Signals from the environment set off a cascade of changes that affect different genes in different ways. Therefore, traditionally it has been difficult to study how such signals influence an organism.

Low-Res__MG_2435

Source: Jillian Nickel

From left, Ananthan Nambiar, Sergei Maslov, Veronika Dubinkina, and Simon Liu developed a model to study transcription factors in fungi.

In a new study, published in PLOS Computational Biology, researchers at Carl R. Woese Institute for Genomic Biology, University of Illinois at Urbana-Champaign have developed a machine learning approach called FUN-PROSE to predict how genes react to different environmental conditions.

Cells, regardless of the organism, fine-tune their reaction to their surroundings using mRNA. First, they use proteins called transcription factors that sense changes and then bind to the DNA sequence—called a promoter—in front of genes. This attachment can either stop the formation of mRNA from the gene or it can increase the amount of mRNA being made. The mRNA then serves as a template to produce proteins responsible for various functions in the cell. This mechanism allows cells to rapidly reallocate resources to processes necessary for survival.

Studying how promoters are controlled is one of the oldest challenges in genomics, and yet researchers still continue to grapple with it. The biggest problem is that different transcription factors can bind to the same promoter sequence and do so in different arrangements under various environmental conditions. Moreover, while there is some evidence that transcription factors tend to bind to specific sequence motifs in promoters, not all of them have been extensively studied. In recent years, researchers have turned to artificial intelligence to help them solve these challenges.

Changing levels

“Genes have an average level of expression and previous machine learning models were unable to measure how the levels change under different conditions,” said Sergei Maslov (CAIM leader/CABBI), a professor of bioengineering and physics. “We were interested in understanding how specific genes react to changes in pH, temperature, and nutrients.”

The researchers developed a model called FUNgal PRomoter to cOndition-Specific Expression, or FUN-PROSE, to predict how baker’s yeast (Saccharomyces cerevisiae) and the less studied fungi Neurospora crassa and Issatchenkia orientalis would react to environmental changes.

To develop the model, the researchers first had to identify promoter sequences and transcription factors for the three species. Then, they trained the model to learn what promoter motifs are recognized by transcription factors in different conditions.

Less well known

“The transcription factors of N. crassa and I. orientalis are not as well-known as S. cerevisiae, so we had to infer what genes can be identified by transcription factors in these species” said Ananthan Nambiar, a graduate student in the Maslov group.

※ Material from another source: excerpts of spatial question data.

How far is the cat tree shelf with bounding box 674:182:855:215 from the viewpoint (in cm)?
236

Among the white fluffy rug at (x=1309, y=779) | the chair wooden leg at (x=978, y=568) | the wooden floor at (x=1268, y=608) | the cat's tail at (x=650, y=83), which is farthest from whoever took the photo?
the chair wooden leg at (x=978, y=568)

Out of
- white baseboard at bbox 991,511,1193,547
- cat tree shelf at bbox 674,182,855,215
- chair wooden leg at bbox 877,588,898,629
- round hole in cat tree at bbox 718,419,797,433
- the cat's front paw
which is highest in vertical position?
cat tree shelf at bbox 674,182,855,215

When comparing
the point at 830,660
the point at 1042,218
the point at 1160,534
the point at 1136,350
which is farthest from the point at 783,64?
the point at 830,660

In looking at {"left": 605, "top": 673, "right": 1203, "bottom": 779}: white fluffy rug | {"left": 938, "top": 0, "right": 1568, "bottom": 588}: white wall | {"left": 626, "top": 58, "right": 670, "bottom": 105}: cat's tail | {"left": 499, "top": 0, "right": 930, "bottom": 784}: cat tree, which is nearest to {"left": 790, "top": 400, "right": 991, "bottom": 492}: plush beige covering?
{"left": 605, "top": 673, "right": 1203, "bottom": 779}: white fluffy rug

According to Veronika Dubinkina, a former graduate student in the Maslov group, now a postdoctoral researcher at Gladstone Institutes, this process involved a commonly used approach of scanning for protein regions that are known to bind DNA.

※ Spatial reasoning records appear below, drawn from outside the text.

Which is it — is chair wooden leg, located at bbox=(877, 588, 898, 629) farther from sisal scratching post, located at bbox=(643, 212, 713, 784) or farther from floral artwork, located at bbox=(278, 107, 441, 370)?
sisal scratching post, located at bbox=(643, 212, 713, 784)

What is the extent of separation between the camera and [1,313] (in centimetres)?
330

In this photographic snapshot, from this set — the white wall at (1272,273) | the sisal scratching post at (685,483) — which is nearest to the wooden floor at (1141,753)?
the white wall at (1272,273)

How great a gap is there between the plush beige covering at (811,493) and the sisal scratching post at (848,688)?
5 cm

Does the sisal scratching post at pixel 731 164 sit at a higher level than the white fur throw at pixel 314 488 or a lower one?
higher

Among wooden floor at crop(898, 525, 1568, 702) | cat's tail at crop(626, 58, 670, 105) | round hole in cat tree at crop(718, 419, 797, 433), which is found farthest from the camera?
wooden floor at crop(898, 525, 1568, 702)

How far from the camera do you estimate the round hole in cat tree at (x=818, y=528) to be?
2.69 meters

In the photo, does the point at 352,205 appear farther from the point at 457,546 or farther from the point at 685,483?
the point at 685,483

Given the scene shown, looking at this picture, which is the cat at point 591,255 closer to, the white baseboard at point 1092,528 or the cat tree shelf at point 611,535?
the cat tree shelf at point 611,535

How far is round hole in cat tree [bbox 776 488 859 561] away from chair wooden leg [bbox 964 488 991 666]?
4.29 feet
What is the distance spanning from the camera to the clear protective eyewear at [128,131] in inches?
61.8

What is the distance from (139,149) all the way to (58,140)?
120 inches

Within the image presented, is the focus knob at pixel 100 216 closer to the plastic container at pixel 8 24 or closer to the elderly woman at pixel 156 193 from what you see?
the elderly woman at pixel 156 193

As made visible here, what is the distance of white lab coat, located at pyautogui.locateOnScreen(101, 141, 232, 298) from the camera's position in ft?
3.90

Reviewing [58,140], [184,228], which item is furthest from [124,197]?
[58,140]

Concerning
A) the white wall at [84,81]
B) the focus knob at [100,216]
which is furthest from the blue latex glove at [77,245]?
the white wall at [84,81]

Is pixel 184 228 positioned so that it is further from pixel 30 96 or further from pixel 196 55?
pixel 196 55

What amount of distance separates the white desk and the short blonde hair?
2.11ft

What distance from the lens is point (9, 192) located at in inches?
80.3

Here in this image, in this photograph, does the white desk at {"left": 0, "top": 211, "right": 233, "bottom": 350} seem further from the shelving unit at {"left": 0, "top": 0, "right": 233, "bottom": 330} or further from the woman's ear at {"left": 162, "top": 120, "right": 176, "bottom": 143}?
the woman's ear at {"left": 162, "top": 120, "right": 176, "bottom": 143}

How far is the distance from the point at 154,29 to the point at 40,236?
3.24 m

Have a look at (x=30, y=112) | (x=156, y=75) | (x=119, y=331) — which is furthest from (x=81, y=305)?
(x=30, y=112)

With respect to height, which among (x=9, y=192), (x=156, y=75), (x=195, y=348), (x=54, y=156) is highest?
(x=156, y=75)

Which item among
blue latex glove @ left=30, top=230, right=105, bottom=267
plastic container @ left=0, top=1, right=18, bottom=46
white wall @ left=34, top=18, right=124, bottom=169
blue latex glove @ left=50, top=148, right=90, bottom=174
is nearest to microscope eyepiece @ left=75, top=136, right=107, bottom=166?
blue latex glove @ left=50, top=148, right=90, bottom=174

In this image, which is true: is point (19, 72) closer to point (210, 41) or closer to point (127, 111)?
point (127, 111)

Finally, the model learned how to integrate all the information to calculate how much mRNA is made in a particular condition compared to the average level of mRNA. The researchers then compared the results obtained from FUN-PROSE to RNA-seq data, which measures fluctuating mRNA levels, from all three fungi. Each organism has upwards of 4000 genes and 180 transcription factors that were measured in 12-295 conditions, depending on how well it has been studied.

Close to life

“Predicting which genes are important under a set of conditions has always been a hard problem. However, we found that our model was very close to predicting what actually happens in these organisms,” Nambiar said.

In addition to evaluating its performance, the researchers elucidated how the model makes its predictions. “Even with its black-box nature, we were able to understand how our model looks at promoters and saw that it had learned to search for known sequences,” said Simon Liu, a former undergraduate in the Maslov group. “Being able to interpret the trained model is essential to validating its logic as well as using it to discover new regulatory knowledge.”

The model does, however, struggle with promoters that it hasn’t encountered before. “The model is great with novel conditions, but if you give it a novel gene or promoter sequence, it makes mistakes,” Nambiar said.

Black box

According to Maslov, these errors were due to the limited data available. “Machine learning is a black box and you need to train it well so you can learn the biology,” he said. “If we can get more data, the model will have more patterns to learn from and will have more accurate predictions.”

The researchers are now interested in testing their model on other organisms. “In principle, there are no limitations to our technique—it should work on any organism. However, in animals, for example, genes are controlled in more complicated ways, which will require significant changes in the model architecture and much more training data” Maslov said. “Still, it would be interesting to see how well this model does.”